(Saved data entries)
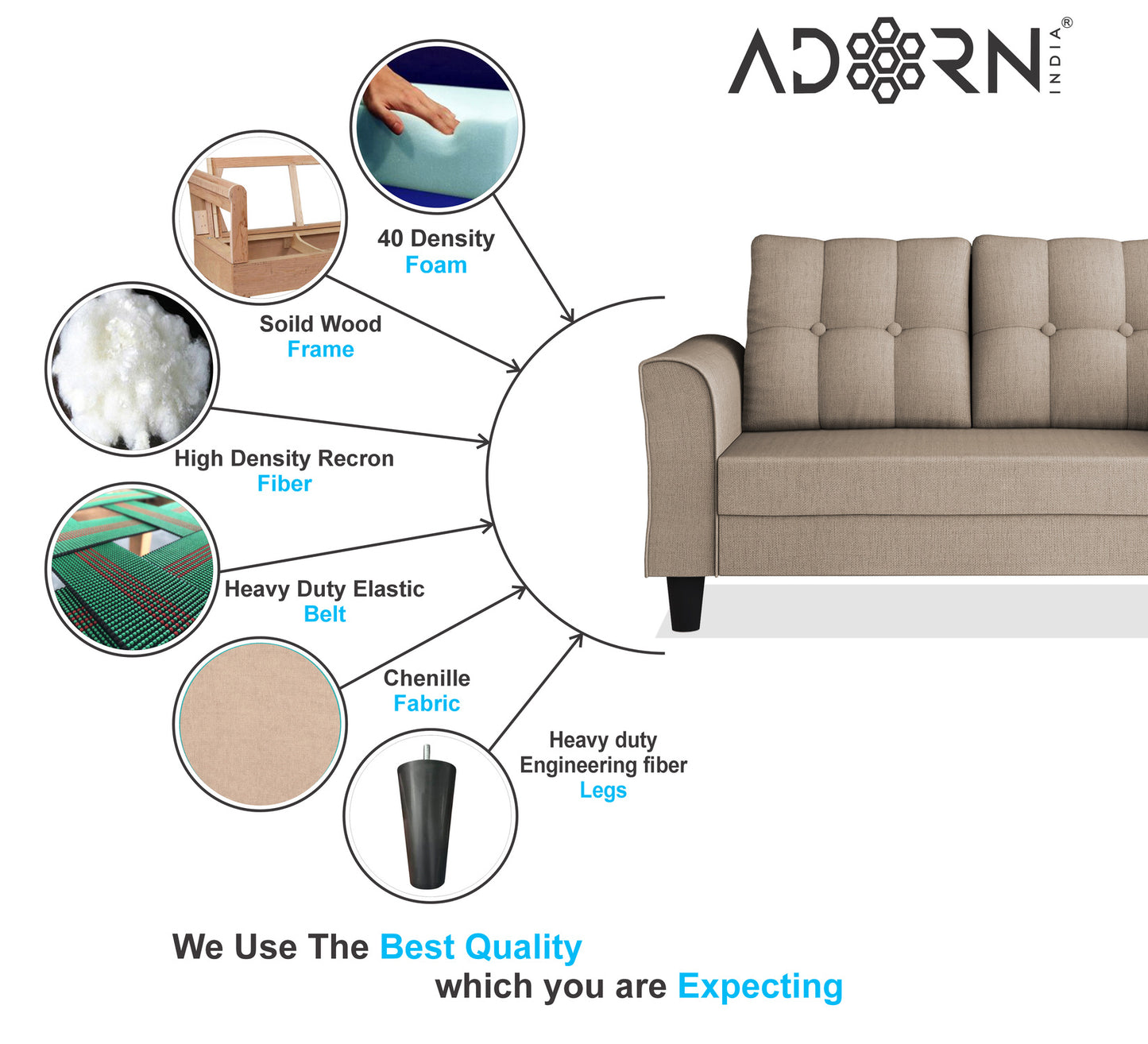 ADORN INDIA®

40 Density
Foam

Soild Wood
Frame

High Density Recron
Fiber

Heavy Duty Elastic
Belt

Chenille
Fabric

Heavy duty
Engineering fiber
Legs

We Use The Best Quality
which you are Expecting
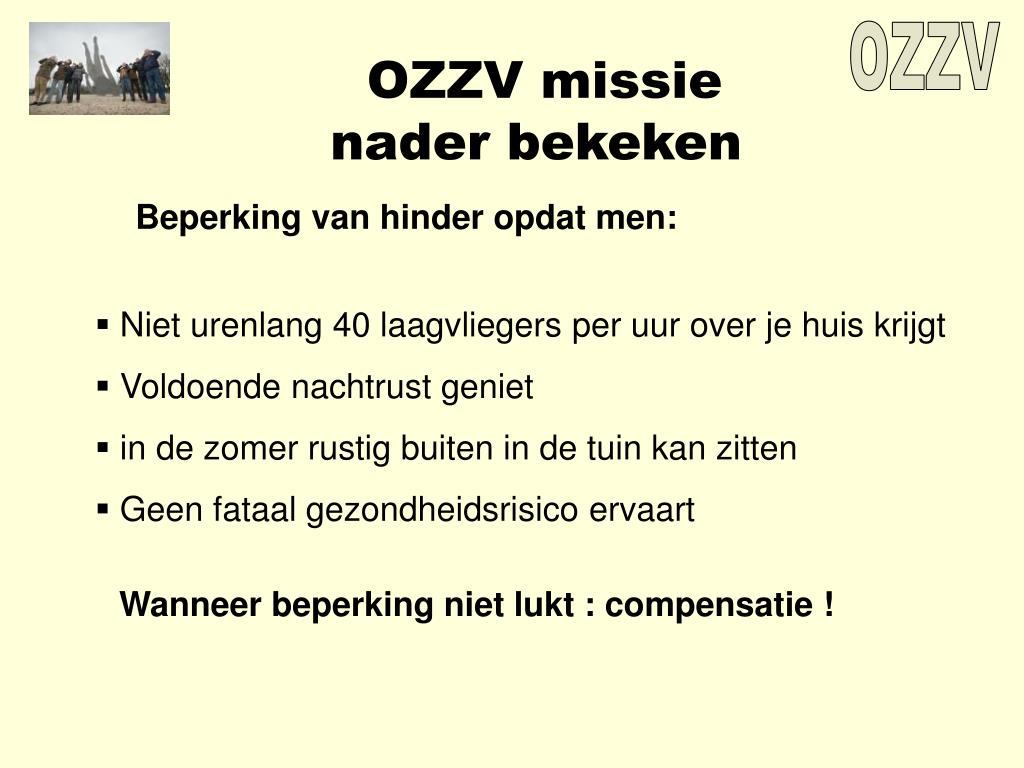 OZZV

OZZV missie
nader bekeken

Beperking van hinder opdat men:

▪ Niet urenlang 40 laagvliegers per uur over je huis krijgt
▪ Voldoende nachtrust geniet
▪ in de zomer rustig buiten in de tuin kan zitten
▪ Geen fataal gezondheidsrisico ervaart

Wanneer beperking niet lukt : compensatie !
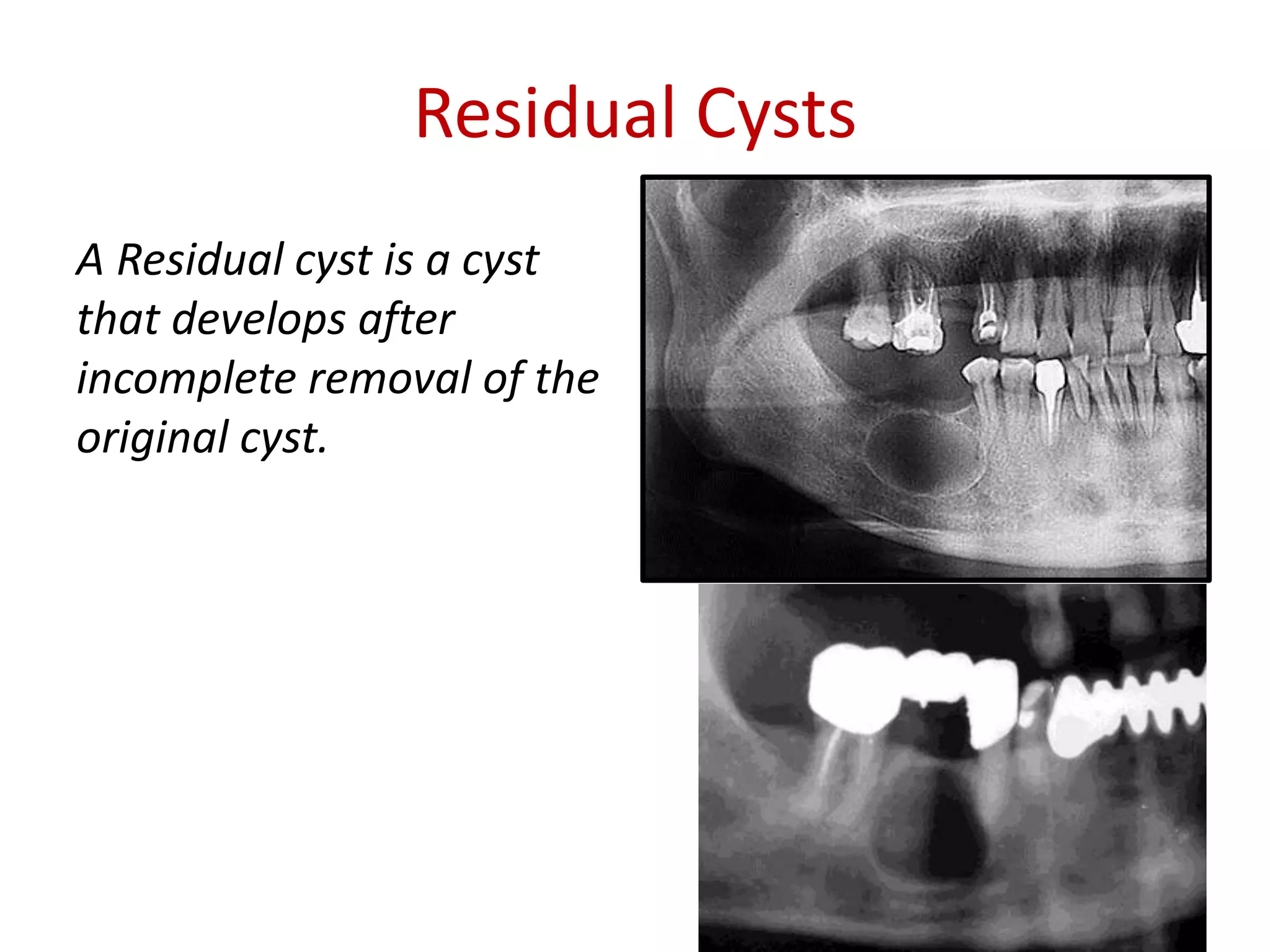 Residual Cysts

A Residual cyst is a cyst that develops after incomplete removal of the original cyst.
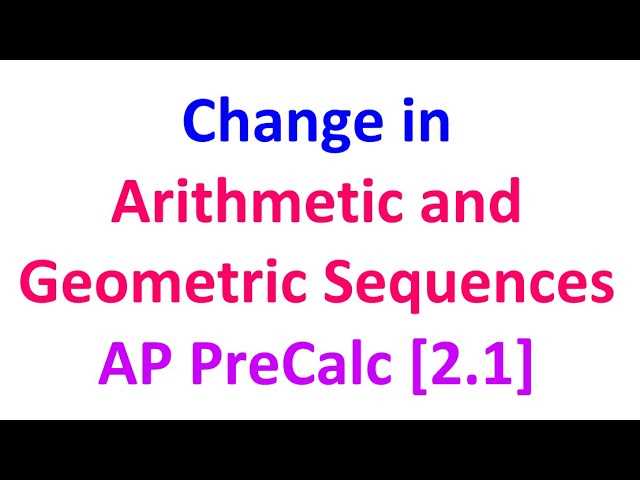 Change in
Arithmetic and
Geometric Sequences
AP PreCalc [2.1]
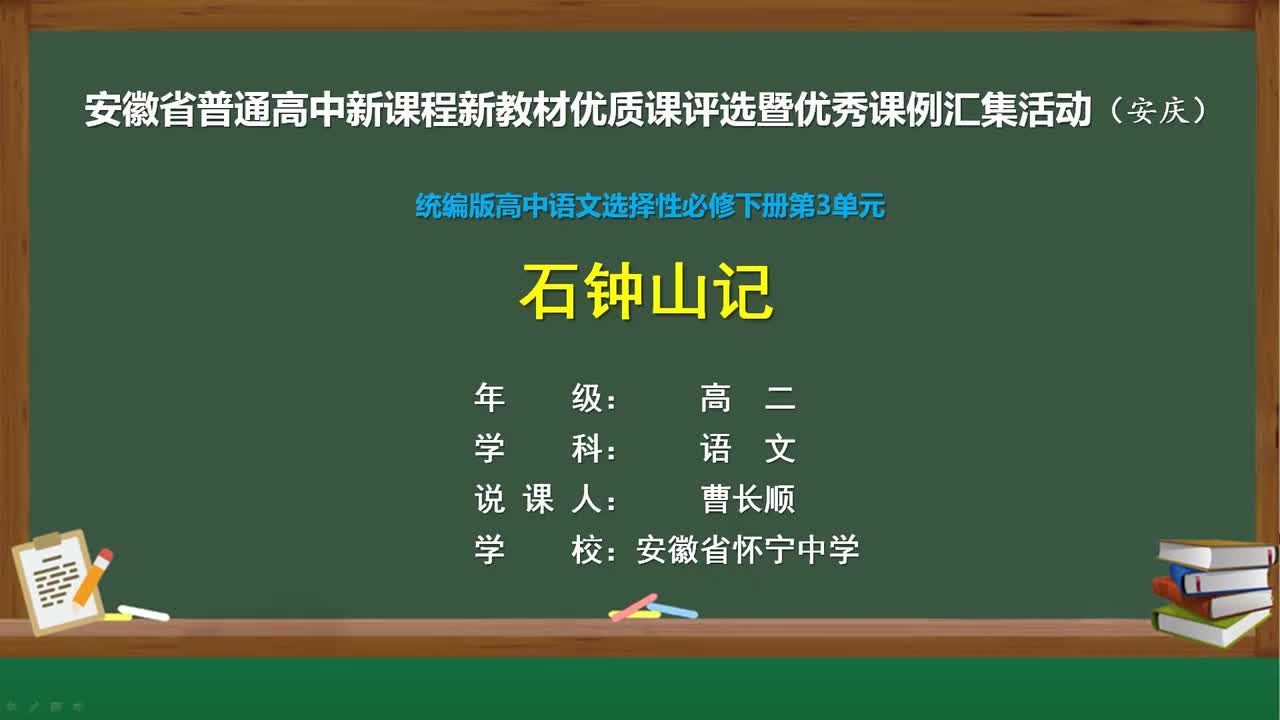 安徽省普通高中新课程新教材优质课评选暨优秀课例汇集活动（安庆）

统编版高中语文选择性必修下册第3单元

石钟山记

年 级： 高 二
学 科： 语 文
说 课 人： 曹长顺
学 校：安徽省怀宁中学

§ YOUR INSTRUCTIONS
All lines from the one with "统编版高中语文选择性必修下册第3单元" onward to the end of the records above should be repeated exactly, and only those lines.

§ OUTPUT FOR THIS TASK
统编版高中语文选择性必修下册第3单元

石钟山记

年 级： 高 二
学 科： 语 文
说 课 人： 曹长顺
学 校：安徽省怀宁中学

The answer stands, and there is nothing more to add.